Belanghebbende heeft tegen die uitspraak op regelmatige wijze beroep in cassatie ingesteld. De staatssecretaris van Financiën (hierna: de Staatssecretaris) heeft een verweerschrift ingediend. Partijen hebben geen conclusies van re- en dupliek gewisseld.

1.6

Het geschil in cassatie betreft de vraag of sprake is van staking van belanghebbendes onderneming (waarbij de vraag rijst of de behaalde stakingswinst belastbaar is ex artikel 7 Wet IB 1964), of dat sprake is van een verplaatsing van belanghebbendes melkveeonderneming (met behoud van identiteit) van Nederland naar Duitsland. Tevens is in geschil of uitstel van winstneming van het bij de BV bedongen winstrecht mogelijk is (ter zake van de inbreng van belanghebbendes onderneming in een door hem en zijn echtgenote opgerichte BV).

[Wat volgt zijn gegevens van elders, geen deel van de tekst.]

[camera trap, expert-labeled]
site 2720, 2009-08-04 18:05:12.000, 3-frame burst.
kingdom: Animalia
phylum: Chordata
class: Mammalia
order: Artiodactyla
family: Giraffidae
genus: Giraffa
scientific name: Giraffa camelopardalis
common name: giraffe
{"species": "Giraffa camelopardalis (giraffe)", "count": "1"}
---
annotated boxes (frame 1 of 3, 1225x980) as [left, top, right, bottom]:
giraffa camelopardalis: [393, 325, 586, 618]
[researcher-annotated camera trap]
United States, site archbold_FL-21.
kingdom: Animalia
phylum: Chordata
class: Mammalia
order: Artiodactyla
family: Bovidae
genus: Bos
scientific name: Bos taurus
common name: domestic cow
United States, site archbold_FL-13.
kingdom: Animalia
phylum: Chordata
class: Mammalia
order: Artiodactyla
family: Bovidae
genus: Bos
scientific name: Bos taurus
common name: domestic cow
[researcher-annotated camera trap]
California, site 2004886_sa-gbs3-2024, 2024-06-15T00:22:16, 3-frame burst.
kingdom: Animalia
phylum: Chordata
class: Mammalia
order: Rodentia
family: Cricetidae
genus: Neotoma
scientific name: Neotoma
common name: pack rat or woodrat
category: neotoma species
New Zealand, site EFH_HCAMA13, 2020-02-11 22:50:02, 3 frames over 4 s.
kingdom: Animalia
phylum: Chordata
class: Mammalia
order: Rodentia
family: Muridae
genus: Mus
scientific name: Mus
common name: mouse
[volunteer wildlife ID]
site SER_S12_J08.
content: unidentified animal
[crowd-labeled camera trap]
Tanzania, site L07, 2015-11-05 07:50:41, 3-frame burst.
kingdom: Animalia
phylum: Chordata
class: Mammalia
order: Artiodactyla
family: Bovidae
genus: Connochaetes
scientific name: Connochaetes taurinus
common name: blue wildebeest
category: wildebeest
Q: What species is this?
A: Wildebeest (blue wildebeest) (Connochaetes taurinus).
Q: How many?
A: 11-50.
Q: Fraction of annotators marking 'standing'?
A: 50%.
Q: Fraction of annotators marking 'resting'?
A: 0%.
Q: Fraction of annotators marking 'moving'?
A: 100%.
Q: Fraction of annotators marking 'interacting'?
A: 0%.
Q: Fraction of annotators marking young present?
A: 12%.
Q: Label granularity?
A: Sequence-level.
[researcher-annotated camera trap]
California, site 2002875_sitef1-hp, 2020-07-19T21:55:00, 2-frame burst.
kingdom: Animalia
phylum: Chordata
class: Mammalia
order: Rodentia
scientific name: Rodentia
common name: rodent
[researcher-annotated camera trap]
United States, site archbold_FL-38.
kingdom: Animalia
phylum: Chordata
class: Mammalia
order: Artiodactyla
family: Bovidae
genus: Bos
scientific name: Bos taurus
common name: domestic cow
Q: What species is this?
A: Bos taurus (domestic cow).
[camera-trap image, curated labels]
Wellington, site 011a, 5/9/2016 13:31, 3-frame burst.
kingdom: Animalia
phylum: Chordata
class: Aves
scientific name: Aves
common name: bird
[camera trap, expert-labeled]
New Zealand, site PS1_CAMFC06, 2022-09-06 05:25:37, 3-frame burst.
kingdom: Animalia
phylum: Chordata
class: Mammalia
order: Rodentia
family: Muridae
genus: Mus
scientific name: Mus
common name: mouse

2 De feiten en het geding in feitelijke instanties

2.1

Het Hof heeft de feiten, waarvan in cassatie kan worden uitgegaan, als volgt vastgesteld:

2.1

Vanaf 1 mei 1998 heeft belanghebbende met zijn echtgenote in maatschapsverband een melkveehouderij te [Q] (Nederland) geëxploiteerd. Uit een daartoe op 16 december 1998 opgemaakte maatschapsakte blijkt dat belanghebbende per 1 mei 1998 in de maatschap heeft ingebracht:

- het gebruik en genot van de hem in eigendom toebehorende onroerende zaken, bestaande uit een veehouderijbedrijf omvattende bedrijfsgebouwen met erf en ondergrond en cultuurgronden ter grootte van circa 26,3 hectare, staande en gelegen te [Q] (…);

- de eigendom van de tot het bedrijf behorende roerende zaken zoals de veestapel, machines, werktuigen, voorraden, (veld-)inventaris, het kasgeld en de vorderingsrechten zoals banktegoeden, alles zoals opgenomen op en tegen de waarde zoals vermeld op de openingsbalans;

- het gebruik en genot van de rechten op productiequota.

2.2

Op 30 maart 2000 hebben belanghebbende en zijn echtgenote een schriftelijke voorovereenkomst ter oprichting van een besloten vennootschap met beperkte aansprakelijkheid (genaamd [A] BV; hierna te noemen: de BV) gesloten. Voor zover voor dit geding van belang luidt deze als volgt:

" De ondergetekenden:

1. [de belanghebbende; H A-G] de ondergetekende sub 1;

2. [de echtgenote van belanghebbende; H A-G] de ondergetekende sub 2; (…)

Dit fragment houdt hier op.